Graphs of State Street Investor Confidence Index vs the S&P 500, Nasdaq & Dow

 Graph of State Street Investor Confidence Index vs the S&P 500, Nasdaq & Dow

Graph of State Street Investor Confidence Index vs the S&P 500

State Street Global Investor Confidence Index vs DJIA 

Graph of State Street Investor Confidence Index vs the Nasdaq $COMPQ

From State Street:
The State Street Investor Confidence Index® (the index) provides an objective, quantitative measure of global risk tolerance of the world’s sophisticated investors. Regional components measure separately the risk appetites of institutional investors in North America, Europe and the Asia-Pacific region.

The Index is released at 10 a.m Eastern Time in the US, on the last Wednesday of each month.

The Premise

Confidence in the economy and the capital markets is a critical driver of economic and financial fluctuations and of the business cycle. When confidence increases, consumers and investors want to buy consumer goods, durables and invest at prevailing prices.

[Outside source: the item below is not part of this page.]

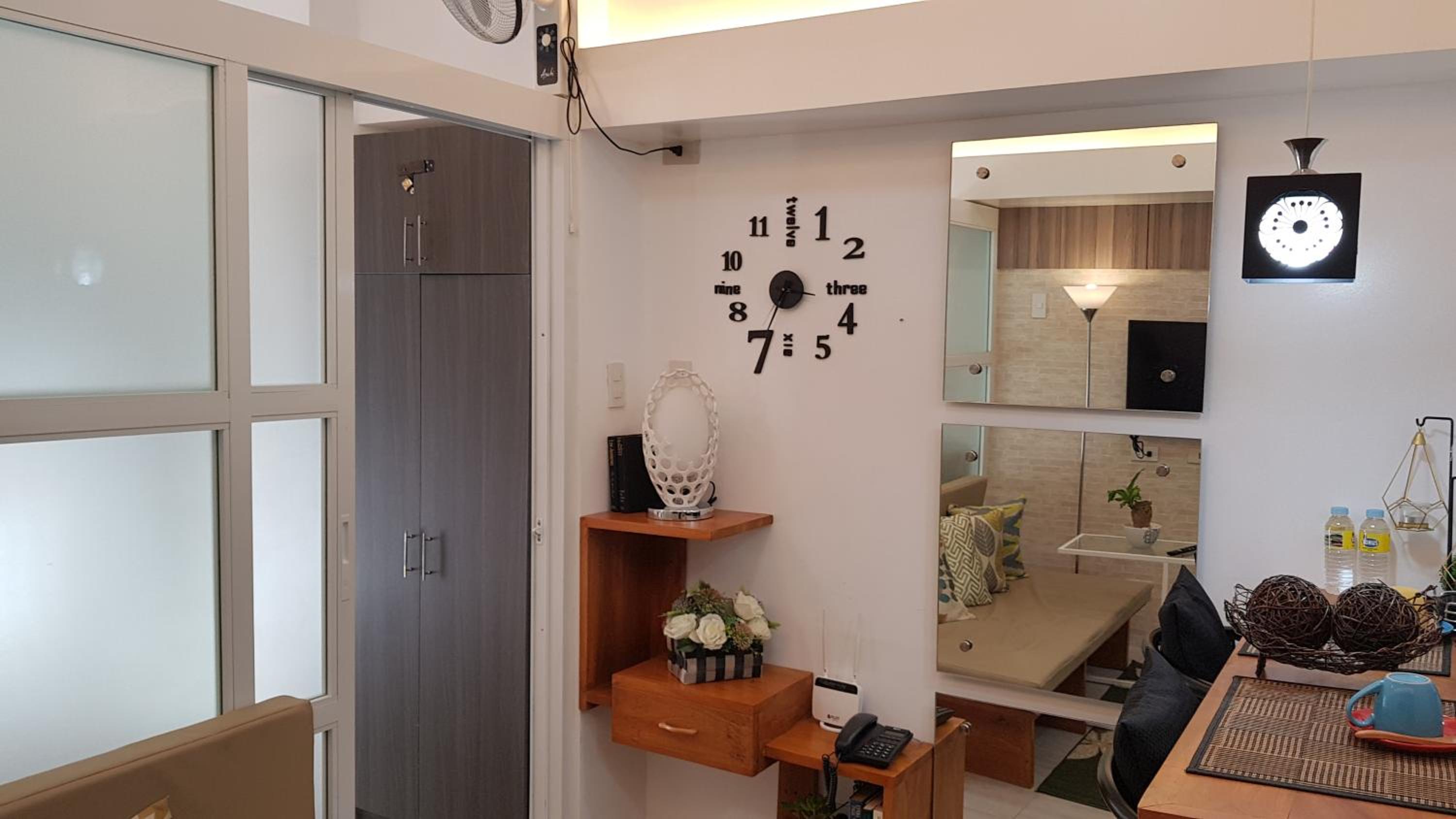 Cozy and Home Vacation Pad, Tagaytay - 16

When confidence decreases, spending and risk-taking tend to fall.

Investors are said to be confident when the news about the future is good and stock prices are rising. However, rising prices are related both to good fundamentals, such as growth in industrial production and productivity, as well as to the underlying sentiment or mood of investors. A good confidence measure should indicate whether, for a given set of fundamentals, investors have an increased or decreased appetite for risk.

Quantitatively measuring shifts in investor sentiment presents a unique set of problems to researchers. Investor surveys are often outdated by the time they are released. On the institutional side, accuracy can be compromised as decision makers are often too busy to fill out surveys. In all cases, survey responses, like prices, tend to obscure the effects of fundamentals and investor sentiment.